» **Exercice court 1**: Réécrivez le passage de l'entretien avec Gérald Kurdian, en commençant par « Sophie Lapalu : Tu » et en poursuivant jusqu'à « te présentes-tu ? ». Remplacez-y « photographe » par « vidéaste ».
» **Exercice court 2**: Dans l'entretien avec Gérald Kurdian, sous quel nom celui-ci se présente-t-il dans les jeux vidéo ?
» **Exercice court 3**: Poursuivez l'entretien avec Gérald Kurdian au-delà de sa dernière phrase.

:: Extrait choisi ::

Sophie Lapalu : Tu es musicien·ne, performeur·euse, danseur·euse, compositeur·rice, photographe, chef·fe de chorale, chercheur·euse, DJ·ette, militant·e, chercheur·euse à la Coopérative de recherche de l’École supérieure d’art de Clermont-Ferrand. Comment te présentes-tu ?
Gérald Kurdian : Je crois que je perds petit à petit le goût d’une identité-image pour m’intéresser plutôt aux pratiques de vie, d’art, d’activisme. Des identités-praxis un peu. Cultiver une présence publique trouble, complexe, ça a pu me jouer des tours, mais j’aime l’idée de pouvoir muter, d’adapter mon soi/self aux circonstances sociales politiques que je traverse. Au présent, je crois. Comme un kaléidoscope. Alors, en ce moment, j’essaie d’embrasser les identités des différents contextes auxquels je participe, GÆRALD quand je fais de la musique, Gérald Kurdian pour les projets de performance ou d’art contemporain, Æ dans les jeux vidéo, un corps non-binaire anonyme dans les manifestations, un corps privilégié quand je facilite un workshop entre autres.
SL : Tu regroupes certaines facettes de ce kaléidoscope au sein de Hot Bodies of the Future, un projet large qui comprend Hot Bodies Choir.s, Hot Bodies Nights, Hot Bodies Club, Hot Bodies Camp, Hot Bodies Stand Up et X ! (un opéra fantastique). À travers ces différentes formes (chorales, soirées, performances, workshops), travaillées en collaboration, se pose la question de la façon dont les minorités sex-positive font usage de la musique, de l’activisme et des pratiques artistiques pour embrasser leurs révolutions.
GK : Il me semble important aujourd’hui de faire passer les expériences et les pratiques révoltées avant l’idée que l’on peut se faire des révolutions. Dans l’ultra-libéralisme, on est entraîné·e·s à conceptualiser, à se représenter ce pour quoi on a le désir d’expérience. Sans toujours y plonger. Et on vit des sidérations. Les projets Hot Bodies voudraient répondre à ces fantasmes en proposant des formes de vie collective où l’on ne peut rien faire d’autre que de vivre une expérience, la laisser nous transformer et se laisser la possibilité de la conceptualiser a posteriori. Les clubs, les salles de concerts et les salles de spectacles (et les manifestations) sont de bons endroits pour ça, pour se laisser transformer par une complexité, par une excitation des corps. Par ailleurs, dans Hot Bodies on crée aussi des contextes pour remettre au centre, redonner du pouvoir à des formes de vie marginalisées, en créant des contextes où ce sont elles-mêmes qui décident du tissu politique, qui proposent leurs propres écologies de relations. J’ai toujours en tête cette idée qu’en tant que corps minorisés on développe des outils, des pratiques et des pensées du politique qui peuvent servir une action/réflexion politique collective. Des contextes où l’on expérimente des formes de vies collectives inclusives, réparatrices et critiques, pour se poser ensemble la question des épanouissements possibles et des dommages provoqués par nos choix de politique. Et pour ça les pratiques artistiques sont assez idéales.

:::
:: Données enregistrées ::

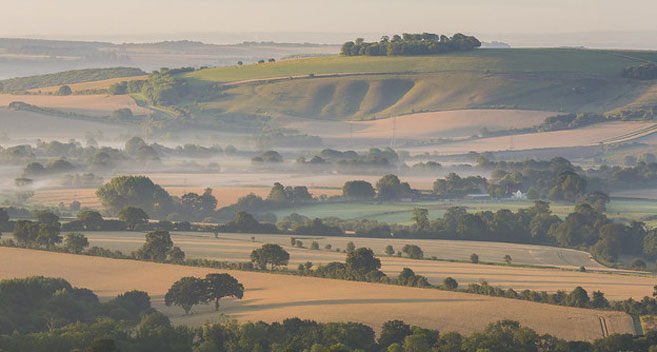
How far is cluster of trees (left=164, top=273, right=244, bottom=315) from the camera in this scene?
2648 inches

:::

» **Réponse attendue 1**:
Sophie Lapalu : Tu es musicien·ne, performeur·euse, danseur·euse, compositeur·rice, vidéaste, chef·fe de chorale, chercheur·euse, DJ·ette, militant·e, chercheur·euse à la Coopérative de recherche de l’École supérieure d’art de Clermont-Ferrand. Comment te présentes-tu ?

» **Réponse attendue 2**: Il se présente sous le nom Æ.

» **Réponse attendue 3**:
SL : Les clubs, salles de concerts et de spectacles sont des lieux que l’on fréquente la nuit. Il me semble que la nuit peut être considérée comme un espace à la marge, contre-hégémonique, comme lieu d’expérience où l’invisible devient visible, où « les rouages du système dominant sont rendus manifestes » (Rachele Broghi à propos des marges), « un lieu de possibilités radicales, un espace de résistance » (bell hooks). La nuit serait un espace de créativité privilégié pour des formes de résistances. Comment perçois-tu cet espace ? Comment influence-t-il ton travail ?
GK : D’abord, la nuit c’est l’un des espaces que les cultures hétéronormatives choisissent d’éviter. En même temps que la vieillesse, l’obésité ou l’idée même de mort. J’ai été insomniaque des années et c’est en partie grâce aux clubs que j’ai pu faire quelque chose de ces heures marginales. La nuit, c’est un endroit que l’on associe au mystère, au caché, à l’inconscient, au rêve, mais c’est surtout une dimension en tant que telle où il est plus facile de se cacher pour exister. Je pense par exemple aux lieux de drague en plein air. Après, les communautés club noires et latino-américaines, autour de la disco et de la house, ont lié l’histoire de la résilience des minorités lgbtqiea+ à celle des lieux où ces dernières se retrouvaient la nuit. On en a fait des lieux d’expression pour celleux qui n’auraient pas eu de place pour elleux-mêmes dans la journée, un endroit pour se draguer sans risquer de se faire agresser et un endroit pour laisser son être prendre ses formes rêvées.
Pour moi le club est une hétérotopie, un lieu où je tente des manières d’être avant de les essayer en public la journée. Les Clubs Hot Bodies c’est l’idée de faire exister dans un club une série d’expériences qui permette d’arriver à la danse après une série de rencontres artistiques ou théoriques, comme si l’on essayait de révéler et de charger ce que ça veut dire de danser ensemble en tant que minorités. La nuit, c’est aussi un état de corps, qui se libère de l’efficacité diurne, de ce rapport au travail, à la productivité et à tous les rapports interpersonnels qui y sont attachés. Dans la nuit on peut perdre ça, on peut devenir autre, réécrire nos rapports sociaux.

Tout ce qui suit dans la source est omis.